Tales tragedias suscitan inevitablemente una pregunta: ¿merecía la pena? Pero ¿qué es lo que merece la pena? ¿Arriesgar la vida por una hazaña o por el país de uno? A Scott no le atraía mucho la idea de plantearse algo por el hecho de que constituyera una hazaña y nada más que una hazaña. Era preciso que, además, tuviera otro fin: el conocimiento. A Wilson las hazañas le atraían aún menos, y en los fragmentos de su diario que se reproducen en este libro llama poderosísimamente la atención el hecho de que no hiciera ningún comentario al enterarse de que los noruegos habían sido los primeros en llegar al polo. Es como si pensara que en el fondo carecía de importancia. Y probablemente así fuera.
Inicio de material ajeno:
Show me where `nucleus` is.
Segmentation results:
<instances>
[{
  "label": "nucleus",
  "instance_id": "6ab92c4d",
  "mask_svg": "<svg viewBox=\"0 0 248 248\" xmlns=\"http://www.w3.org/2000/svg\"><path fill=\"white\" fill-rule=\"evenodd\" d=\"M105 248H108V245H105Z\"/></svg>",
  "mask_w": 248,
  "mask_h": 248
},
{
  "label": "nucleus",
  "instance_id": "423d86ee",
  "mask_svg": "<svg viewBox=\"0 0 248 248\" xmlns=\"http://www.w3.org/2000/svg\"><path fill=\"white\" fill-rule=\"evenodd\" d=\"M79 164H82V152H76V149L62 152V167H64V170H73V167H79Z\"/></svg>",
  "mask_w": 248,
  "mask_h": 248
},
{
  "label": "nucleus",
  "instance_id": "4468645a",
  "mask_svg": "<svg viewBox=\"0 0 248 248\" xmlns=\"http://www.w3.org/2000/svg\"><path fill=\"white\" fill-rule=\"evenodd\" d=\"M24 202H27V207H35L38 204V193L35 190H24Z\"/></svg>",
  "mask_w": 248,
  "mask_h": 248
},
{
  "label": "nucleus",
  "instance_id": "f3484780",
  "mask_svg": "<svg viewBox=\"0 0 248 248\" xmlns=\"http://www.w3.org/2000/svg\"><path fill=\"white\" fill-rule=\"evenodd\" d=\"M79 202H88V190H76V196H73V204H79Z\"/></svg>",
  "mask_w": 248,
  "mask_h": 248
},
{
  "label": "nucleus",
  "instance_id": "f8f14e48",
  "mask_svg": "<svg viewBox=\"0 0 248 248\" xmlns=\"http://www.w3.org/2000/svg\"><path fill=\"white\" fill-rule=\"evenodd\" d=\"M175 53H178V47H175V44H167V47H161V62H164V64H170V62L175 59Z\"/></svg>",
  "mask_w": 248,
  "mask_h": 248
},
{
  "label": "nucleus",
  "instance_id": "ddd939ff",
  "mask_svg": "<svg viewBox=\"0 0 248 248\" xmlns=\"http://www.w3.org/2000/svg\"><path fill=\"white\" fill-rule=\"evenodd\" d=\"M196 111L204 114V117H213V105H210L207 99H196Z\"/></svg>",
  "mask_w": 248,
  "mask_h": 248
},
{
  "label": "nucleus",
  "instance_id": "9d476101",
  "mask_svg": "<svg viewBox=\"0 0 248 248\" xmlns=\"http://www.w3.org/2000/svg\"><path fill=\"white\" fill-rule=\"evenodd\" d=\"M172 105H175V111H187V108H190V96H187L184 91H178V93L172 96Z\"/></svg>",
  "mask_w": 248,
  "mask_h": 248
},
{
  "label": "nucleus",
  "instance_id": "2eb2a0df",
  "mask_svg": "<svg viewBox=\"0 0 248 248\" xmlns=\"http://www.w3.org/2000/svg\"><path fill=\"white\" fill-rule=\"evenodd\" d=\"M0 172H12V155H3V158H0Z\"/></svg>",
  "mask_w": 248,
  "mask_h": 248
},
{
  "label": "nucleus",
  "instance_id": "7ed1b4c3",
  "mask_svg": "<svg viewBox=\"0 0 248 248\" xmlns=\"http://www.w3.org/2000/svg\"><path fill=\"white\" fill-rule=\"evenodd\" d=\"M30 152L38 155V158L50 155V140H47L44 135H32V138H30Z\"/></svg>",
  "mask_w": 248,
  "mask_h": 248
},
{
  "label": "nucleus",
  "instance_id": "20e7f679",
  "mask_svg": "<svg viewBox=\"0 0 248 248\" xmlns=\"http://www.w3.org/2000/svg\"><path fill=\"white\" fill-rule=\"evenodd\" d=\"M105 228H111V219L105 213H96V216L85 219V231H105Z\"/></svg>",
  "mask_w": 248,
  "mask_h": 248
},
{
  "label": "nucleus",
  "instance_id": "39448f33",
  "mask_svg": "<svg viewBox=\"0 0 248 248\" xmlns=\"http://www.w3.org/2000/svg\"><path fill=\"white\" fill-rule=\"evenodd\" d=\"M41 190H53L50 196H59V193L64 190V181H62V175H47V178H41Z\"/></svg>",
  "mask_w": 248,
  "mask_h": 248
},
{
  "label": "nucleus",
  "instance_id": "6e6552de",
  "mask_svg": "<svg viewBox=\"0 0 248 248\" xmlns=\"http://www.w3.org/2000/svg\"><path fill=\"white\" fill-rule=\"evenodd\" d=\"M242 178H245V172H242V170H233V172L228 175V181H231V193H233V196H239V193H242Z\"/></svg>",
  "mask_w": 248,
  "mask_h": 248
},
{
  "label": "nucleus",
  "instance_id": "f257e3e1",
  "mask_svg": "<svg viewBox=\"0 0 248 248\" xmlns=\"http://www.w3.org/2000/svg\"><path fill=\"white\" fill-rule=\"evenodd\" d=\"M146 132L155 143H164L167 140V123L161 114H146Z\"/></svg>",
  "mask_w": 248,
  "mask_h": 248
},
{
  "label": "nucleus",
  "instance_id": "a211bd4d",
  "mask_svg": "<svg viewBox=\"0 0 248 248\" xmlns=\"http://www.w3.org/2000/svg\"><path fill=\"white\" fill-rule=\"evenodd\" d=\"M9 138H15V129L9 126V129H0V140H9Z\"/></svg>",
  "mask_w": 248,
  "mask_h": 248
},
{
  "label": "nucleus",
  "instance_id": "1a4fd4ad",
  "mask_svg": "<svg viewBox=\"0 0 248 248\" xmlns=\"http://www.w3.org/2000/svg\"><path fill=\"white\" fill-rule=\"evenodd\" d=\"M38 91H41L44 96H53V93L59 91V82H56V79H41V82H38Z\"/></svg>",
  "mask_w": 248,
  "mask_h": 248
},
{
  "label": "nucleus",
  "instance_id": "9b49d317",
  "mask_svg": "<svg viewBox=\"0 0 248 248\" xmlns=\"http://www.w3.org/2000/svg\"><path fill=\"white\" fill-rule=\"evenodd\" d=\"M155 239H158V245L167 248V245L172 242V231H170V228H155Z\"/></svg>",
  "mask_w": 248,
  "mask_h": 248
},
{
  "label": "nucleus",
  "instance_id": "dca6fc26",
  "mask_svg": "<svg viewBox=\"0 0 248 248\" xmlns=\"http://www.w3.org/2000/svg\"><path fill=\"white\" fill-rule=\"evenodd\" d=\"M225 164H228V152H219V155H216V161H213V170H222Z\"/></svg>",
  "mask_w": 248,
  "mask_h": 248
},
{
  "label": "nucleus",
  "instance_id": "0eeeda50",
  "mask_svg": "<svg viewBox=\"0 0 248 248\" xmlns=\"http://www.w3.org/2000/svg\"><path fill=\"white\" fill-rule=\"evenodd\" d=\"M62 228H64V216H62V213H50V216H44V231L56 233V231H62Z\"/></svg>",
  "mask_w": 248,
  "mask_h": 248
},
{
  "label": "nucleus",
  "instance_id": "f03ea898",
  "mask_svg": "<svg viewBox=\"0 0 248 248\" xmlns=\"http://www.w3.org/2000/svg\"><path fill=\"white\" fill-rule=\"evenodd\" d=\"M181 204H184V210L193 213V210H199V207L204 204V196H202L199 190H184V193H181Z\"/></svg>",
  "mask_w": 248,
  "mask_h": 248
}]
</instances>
Sería muy oportuno que alguien abordara estas cuestiones y otras semejantes relacionadas con la vida polar. El polo ofrece abundante material para la psicología, pues presenta unos elementos únicos, sobre todo el aislamiento completo y los cuatro meses de oscuridad que hay todos los años. Incluso en Mesopotamia, una nación que llevaba largo tiempo sufriendo, insistió al final en que se hiciera todo lo necesario para cuidar y evacuar a enfermos y heridos. Pero en las regiones polares un hombre ha de hacerse a la idea de que puede acabar pudriéndose a causa del escorbuto (como le ocurrió a Evans) o verse obligado a mantenerse durante diez meses con medias raciones de foca y raciones completas de alimentos contaminados por tomaína (como les ocurrió a Campbell y sus hombres) sin que nadie del mundo exterior pueda acudir a socorrerle durante un año o más. Allí no existen las “heridas de nada”: si uno se rompe la pierna en el glaciar Beardmore, ha de pensar en la forma más conveniente de suicidarse, tanto por su propio bien como por el de sus compañeros.
El explorador polar ha de hacerse a la idea de que se verá obligado a pasar privaciones tanto sexual como socialmente. ¿En qué medida pueden constituir un sucedáneo el trabajo duro y lo que cabría en llamar la “imaginación dramática”? Compare el lector los pensamientos que nos venían a la cabeza cuando viajábamos, la forma en que soñábamos con comida por la noche, y ese instinto tan primario en virtud del cual perder una miga de galleta le causaba a uno un resquemor duradero. Noche tras noche compraba yo grandes bollos de chocolate en un puesto del andén de entrevías de la estación Hatfield, pero siempre me despertaba antes de darle un bocado. Algunos de mis compañeros tenían la suerte de no ser tan nerviosos y acababan comiéndose aquellos alimentos imaginarios.

Apsley Cherry-Garrard. El peor viaje del mundo. Ediciones B.